Schumer’s assumption of greater control in the caucus will come while his colleagues wonder about their positions in the next Congress. When Reid tapped Schumer as his successor, he reached past Illinois Sen. Dick Durbin, who is currently second in Democrat leadership. By passing over Durbin, Reid has set in motion a possible reshuffling of the entire Democrat caucus.
Durbin was the obvious loser in Reid’s early moves. Durbin’s office immediately stated publicly that Schumer had promised to support Durbin to remain as Whip. Schumer’s office flatly denied that, prompting a unique spat in the press.
The two ambitious Senators had long been on a collision course, despite public assertions of friendship. Years ago, operatives very close to Sen.

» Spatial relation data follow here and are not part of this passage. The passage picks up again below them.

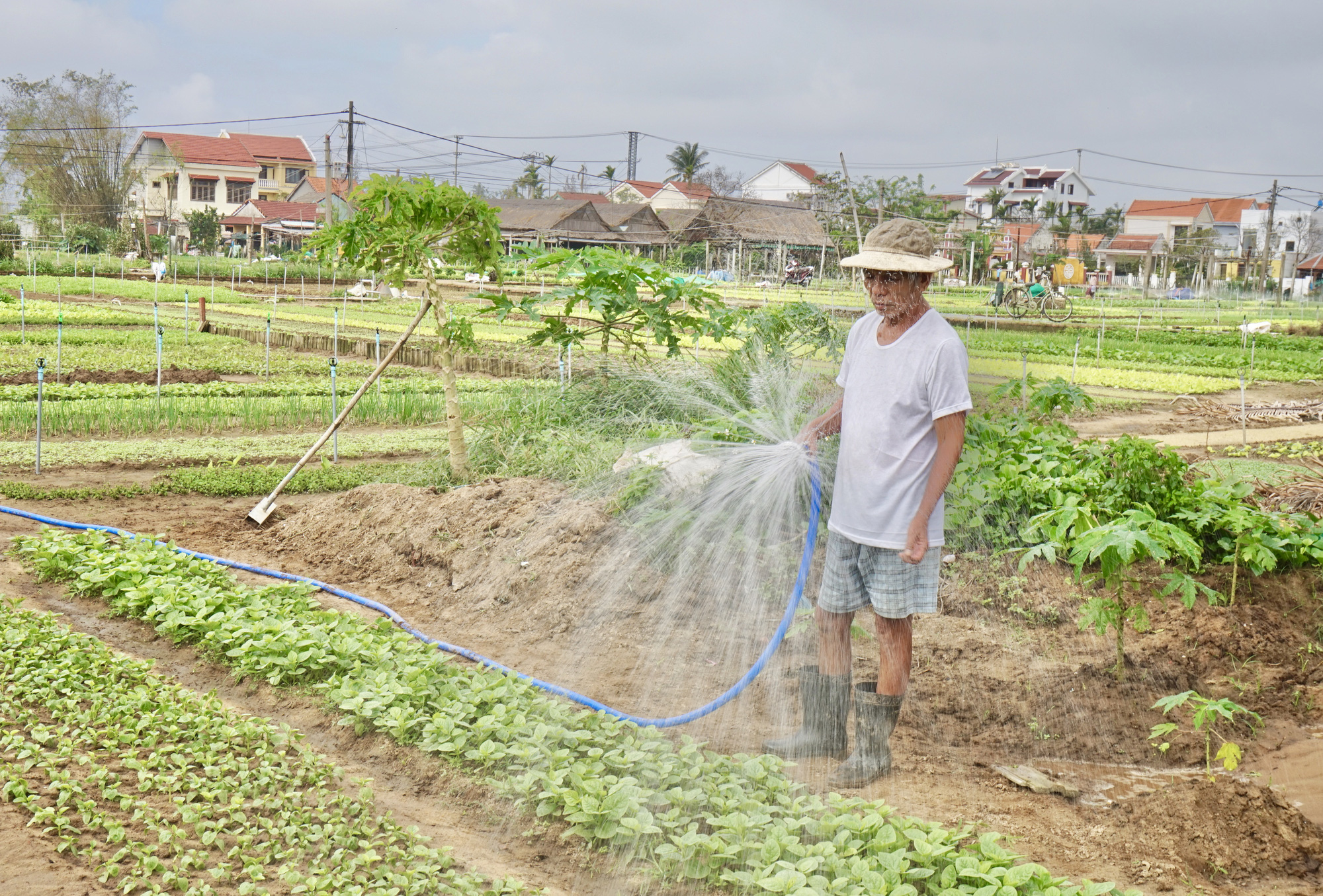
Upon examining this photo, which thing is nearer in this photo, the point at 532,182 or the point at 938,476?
the point at 938,476

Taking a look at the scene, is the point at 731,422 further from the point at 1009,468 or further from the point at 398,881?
the point at 398,881

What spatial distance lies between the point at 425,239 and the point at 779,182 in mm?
73525

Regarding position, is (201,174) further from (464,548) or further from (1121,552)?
(1121,552)

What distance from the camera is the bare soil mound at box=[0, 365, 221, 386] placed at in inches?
566

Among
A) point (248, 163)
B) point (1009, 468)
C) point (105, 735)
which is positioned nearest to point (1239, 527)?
point (1009, 468)

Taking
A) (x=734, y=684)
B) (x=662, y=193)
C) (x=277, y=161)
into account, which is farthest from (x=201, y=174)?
(x=734, y=684)

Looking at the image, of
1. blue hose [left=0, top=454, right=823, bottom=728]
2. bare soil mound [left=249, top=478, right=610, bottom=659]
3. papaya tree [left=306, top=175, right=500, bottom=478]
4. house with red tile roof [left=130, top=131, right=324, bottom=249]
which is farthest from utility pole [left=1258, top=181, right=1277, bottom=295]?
house with red tile roof [left=130, top=131, right=324, bottom=249]

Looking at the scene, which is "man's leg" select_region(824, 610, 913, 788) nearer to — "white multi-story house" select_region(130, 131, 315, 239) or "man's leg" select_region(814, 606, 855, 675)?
"man's leg" select_region(814, 606, 855, 675)

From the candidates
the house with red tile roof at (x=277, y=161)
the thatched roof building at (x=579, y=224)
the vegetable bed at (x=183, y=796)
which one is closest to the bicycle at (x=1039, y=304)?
the thatched roof building at (x=579, y=224)

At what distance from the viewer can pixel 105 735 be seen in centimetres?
382

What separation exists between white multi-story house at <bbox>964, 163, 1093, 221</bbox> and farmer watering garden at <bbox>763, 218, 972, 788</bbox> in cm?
8968

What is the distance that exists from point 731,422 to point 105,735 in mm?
3626

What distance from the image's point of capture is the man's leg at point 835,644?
3.92 m

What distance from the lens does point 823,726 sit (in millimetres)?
3918
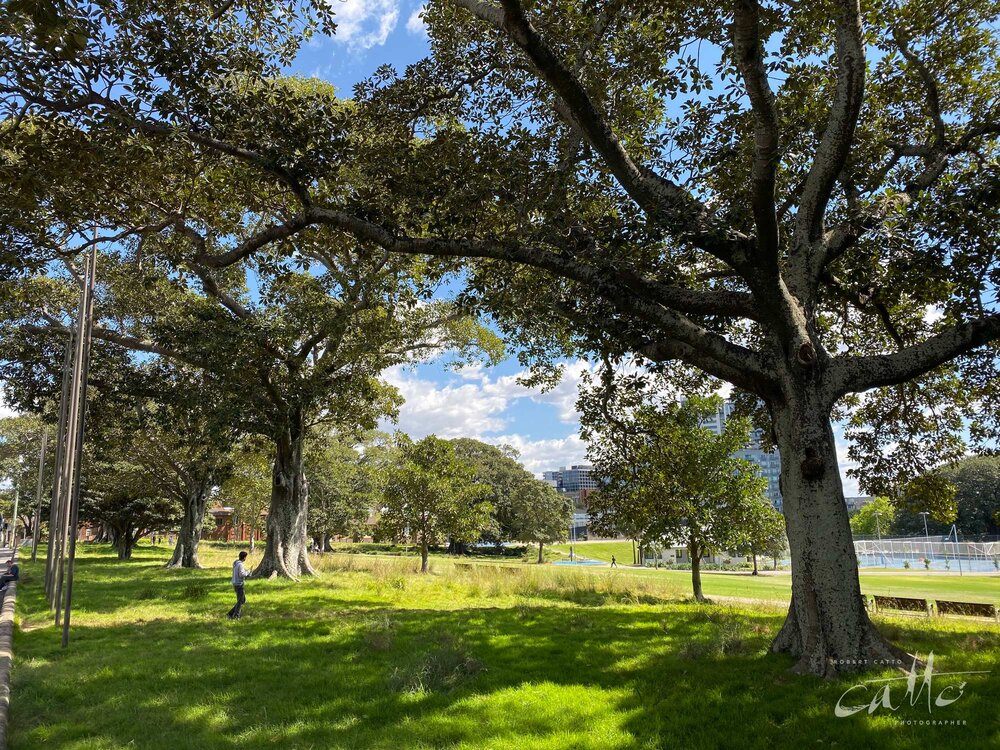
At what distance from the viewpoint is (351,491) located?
2451 inches

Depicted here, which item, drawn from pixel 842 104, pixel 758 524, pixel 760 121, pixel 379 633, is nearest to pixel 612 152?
pixel 760 121

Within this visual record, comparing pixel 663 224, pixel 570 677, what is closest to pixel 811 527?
pixel 570 677

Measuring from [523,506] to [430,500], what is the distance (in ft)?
96.8

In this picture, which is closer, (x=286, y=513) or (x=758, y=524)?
(x=758, y=524)

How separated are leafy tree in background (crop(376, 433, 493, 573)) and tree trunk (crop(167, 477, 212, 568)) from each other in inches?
375

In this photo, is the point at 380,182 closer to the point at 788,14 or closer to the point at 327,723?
the point at 788,14

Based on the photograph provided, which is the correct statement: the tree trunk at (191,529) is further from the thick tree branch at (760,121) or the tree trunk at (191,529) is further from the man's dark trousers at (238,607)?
the thick tree branch at (760,121)

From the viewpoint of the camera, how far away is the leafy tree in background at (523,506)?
199 feet

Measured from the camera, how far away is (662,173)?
33.7 feet

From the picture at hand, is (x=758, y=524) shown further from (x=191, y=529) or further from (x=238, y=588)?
(x=191, y=529)

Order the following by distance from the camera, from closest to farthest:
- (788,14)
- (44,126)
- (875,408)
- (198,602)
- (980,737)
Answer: (980,737) → (44,126) → (788,14) → (875,408) → (198,602)

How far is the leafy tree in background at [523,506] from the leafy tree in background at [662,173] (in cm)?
4720

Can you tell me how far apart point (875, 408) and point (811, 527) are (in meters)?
7.71
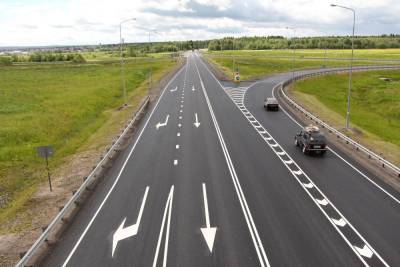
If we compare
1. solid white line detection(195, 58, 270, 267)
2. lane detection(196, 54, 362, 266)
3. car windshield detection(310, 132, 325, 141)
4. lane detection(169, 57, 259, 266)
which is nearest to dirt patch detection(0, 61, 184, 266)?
lane detection(169, 57, 259, 266)

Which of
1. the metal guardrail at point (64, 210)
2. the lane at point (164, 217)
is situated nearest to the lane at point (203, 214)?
the lane at point (164, 217)

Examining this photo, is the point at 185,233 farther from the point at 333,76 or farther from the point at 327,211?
the point at 333,76

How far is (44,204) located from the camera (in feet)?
59.9

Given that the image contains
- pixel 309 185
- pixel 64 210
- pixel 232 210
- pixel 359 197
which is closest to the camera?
pixel 64 210

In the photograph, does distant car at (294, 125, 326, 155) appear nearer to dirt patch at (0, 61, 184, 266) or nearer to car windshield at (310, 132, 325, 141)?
car windshield at (310, 132, 325, 141)

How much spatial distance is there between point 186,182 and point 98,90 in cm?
4325

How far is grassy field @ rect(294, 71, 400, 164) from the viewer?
1464 inches

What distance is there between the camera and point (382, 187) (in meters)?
20.2

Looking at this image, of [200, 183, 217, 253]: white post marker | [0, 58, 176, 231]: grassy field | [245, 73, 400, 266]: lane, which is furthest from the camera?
[0, 58, 176, 231]: grassy field

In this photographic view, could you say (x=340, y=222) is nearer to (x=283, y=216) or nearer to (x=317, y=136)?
(x=283, y=216)

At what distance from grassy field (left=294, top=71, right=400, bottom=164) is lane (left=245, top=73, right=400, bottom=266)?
5.11m

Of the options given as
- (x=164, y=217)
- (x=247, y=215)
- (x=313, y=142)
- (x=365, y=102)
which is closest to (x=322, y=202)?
(x=247, y=215)

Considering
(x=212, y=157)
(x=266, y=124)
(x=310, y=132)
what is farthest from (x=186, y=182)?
(x=266, y=124)

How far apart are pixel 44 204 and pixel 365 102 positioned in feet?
183
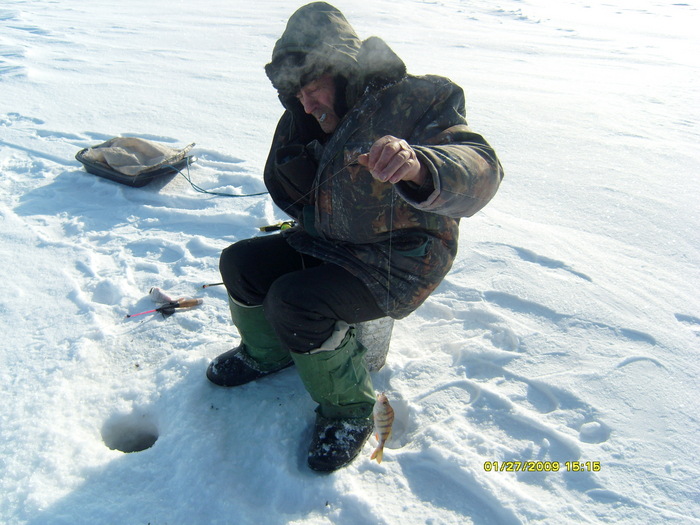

Schumer tried to feed this columnist damaging information about Durbin’s then-undisclosed diagnosis with pancreatic cancer.
This columnist also got a glimpse of how thin-skinned Sen. Durbin’s office can be. About two years ago, senior staff in Durbin’s office made a false report with the Capitol Police about me. An open fight between these two offices would be a political treat.
Beyond Schumer and Durbin, a host of Democrat Senators are eager to move up a leadership ladder than has been largely stagnant the past several years. Freshman Sen. Elizabeth Warren, a darling of the hard-left, will expect a higher profile in the new Congress.
After Reid, the only Democrat seat that’s vulnerable next year, at this time, is the one held by Colorado Sen. Michael Bennet. Those Senators not retiring will be expecting to return after next year and will be positioning for a move up the ladder. There are only so many plum leadership positions and filling any of these can set off movements in lower slots.
For example, Politico reports that Sen. Durbin may be moved out of leadership by being given the ranking position on the Appropriations Committee. That move, however, would run up against other Democrats with more seniority on the panel who are jockeying for the gavel.
Schumer will also have to keep an eye on the 2018 elections, when several Democrats from competitive states will be up for reelection. Schumer has been adroit in the past about balancing the ideological wings of the caucus. This balancing could be challenging, as those on the left of the caucus generally have more seniority.
Of course all of these possible machinations gloss over one huge variable: Sen. Schumer is up for reelection next year. He is obviously the overwhelming favorite to win in deep-blue New York state. As we watch him measure the drapes for the Minority Leader’s office, though, shouldn’t we at least pretend that elections are real things and voters have the ultimate say in these matters.